We’re not just talking about new claims, either. If you have made a complaint before and missed out on compensation, you would get a second chance to make your case.
Or say you were compensated before, but it happened under the old, smaller caps, and you felt you deserved more. You could make a claim for higher compensation.
Customers would have two years to lodge their claims.
Some of this should sound familiar. The royal commission’s final report recommended establishing a “compensation scheme of last resort” for customers who have not been fairly compensated.
The government has committed to do so.
It has also said it will expand the remit of AFCA so it could award compensation for successful claims going back to the same date as Labor — January 1, 2008.
Bill Shorten’s proposal takes those principles further. “Labor will make the big banks pay what they owe. We will fight for victims to get what they are owed,” Mr Shorten said.
“The banking royal commission uncovered some of the worst conduct in corporate history. Businesses and houses were lost, livelihoods destroyed. And while compensation won’t undo all of the damage done by the banks, it will help victims rebuild what was lost.
“Importantly, this won’t just include loss of possessions and assets — the banks will also have to pay for non-financial loss. Because we know that some of the worst losses have come not from a loss of possessions, but from the impact on people’s lives and identity.
“After Mr Morrison voted against the Banking Royal Commission 26 times, I urge him to learn his lesson and support Labor’s bigger and fairer compensation scheme. It’s time Mr Morrison stopped protecting the top end of town.”
The compensation scheme would be overseen by a board of independent experts, drawn from industry and consumer groups. The board would establish processes and procedures for resolving each type of dispute.
It would also fulfil the “last resort” function Commissioner Kenneth Hayne recommended by considering applications from customers who cannot otherwise be compensated, because the relevant financial service provider has become insolvent.

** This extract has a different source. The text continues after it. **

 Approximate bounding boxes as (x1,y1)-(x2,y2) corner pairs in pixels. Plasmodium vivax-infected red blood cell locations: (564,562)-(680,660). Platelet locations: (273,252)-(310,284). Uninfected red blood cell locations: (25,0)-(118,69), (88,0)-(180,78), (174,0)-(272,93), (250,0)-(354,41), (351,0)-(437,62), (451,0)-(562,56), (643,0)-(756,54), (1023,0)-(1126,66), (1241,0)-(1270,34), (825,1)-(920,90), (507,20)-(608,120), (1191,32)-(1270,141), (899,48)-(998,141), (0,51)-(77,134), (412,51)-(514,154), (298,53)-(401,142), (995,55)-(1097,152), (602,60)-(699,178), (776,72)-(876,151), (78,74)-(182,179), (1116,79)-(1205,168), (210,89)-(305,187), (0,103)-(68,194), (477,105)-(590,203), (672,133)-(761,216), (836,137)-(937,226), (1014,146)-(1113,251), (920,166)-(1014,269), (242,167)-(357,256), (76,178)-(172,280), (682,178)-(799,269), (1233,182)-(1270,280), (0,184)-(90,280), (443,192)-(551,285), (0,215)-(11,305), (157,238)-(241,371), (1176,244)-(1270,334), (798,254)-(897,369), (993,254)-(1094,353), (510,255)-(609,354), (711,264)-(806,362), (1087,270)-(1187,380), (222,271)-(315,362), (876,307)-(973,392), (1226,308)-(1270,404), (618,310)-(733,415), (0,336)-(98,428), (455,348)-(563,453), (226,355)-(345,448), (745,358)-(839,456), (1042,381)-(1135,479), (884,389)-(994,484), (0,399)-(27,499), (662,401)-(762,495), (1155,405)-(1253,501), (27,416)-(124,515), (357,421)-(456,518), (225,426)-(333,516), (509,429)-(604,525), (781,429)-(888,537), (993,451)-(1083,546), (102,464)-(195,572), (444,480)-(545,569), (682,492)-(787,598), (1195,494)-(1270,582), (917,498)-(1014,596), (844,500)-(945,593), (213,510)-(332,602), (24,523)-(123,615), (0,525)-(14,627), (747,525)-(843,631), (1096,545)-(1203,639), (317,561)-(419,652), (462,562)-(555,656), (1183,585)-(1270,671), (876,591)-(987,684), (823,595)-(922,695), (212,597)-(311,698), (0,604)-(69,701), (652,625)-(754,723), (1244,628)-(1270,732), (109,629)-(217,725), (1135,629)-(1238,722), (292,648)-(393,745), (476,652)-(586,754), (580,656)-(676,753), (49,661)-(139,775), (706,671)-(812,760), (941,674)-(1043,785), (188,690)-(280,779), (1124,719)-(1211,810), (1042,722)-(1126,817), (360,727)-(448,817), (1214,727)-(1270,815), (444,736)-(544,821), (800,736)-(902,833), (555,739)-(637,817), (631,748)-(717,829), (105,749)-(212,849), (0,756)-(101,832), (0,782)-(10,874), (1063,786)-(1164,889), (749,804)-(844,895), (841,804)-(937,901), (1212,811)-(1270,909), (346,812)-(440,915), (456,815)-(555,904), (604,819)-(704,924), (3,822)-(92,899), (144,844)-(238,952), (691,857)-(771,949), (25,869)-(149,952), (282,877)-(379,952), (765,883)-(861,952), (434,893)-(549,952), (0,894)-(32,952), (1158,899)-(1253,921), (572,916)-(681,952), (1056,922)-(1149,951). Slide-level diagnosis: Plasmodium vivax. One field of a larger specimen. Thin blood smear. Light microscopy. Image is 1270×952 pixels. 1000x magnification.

After the two-year application period, the board would consider the total amount of compensation ordered against these insolvent companies and decide on a cap for the money to actually be paid out, using funds collected from the whole industry.
Labor says it is conscious of the need to compensate these customers without forcing banks to pay an unfair amount of money for the unlawful behaviour of now-insolvent companies — in essence, to pay too dearly for somebody else’s sins.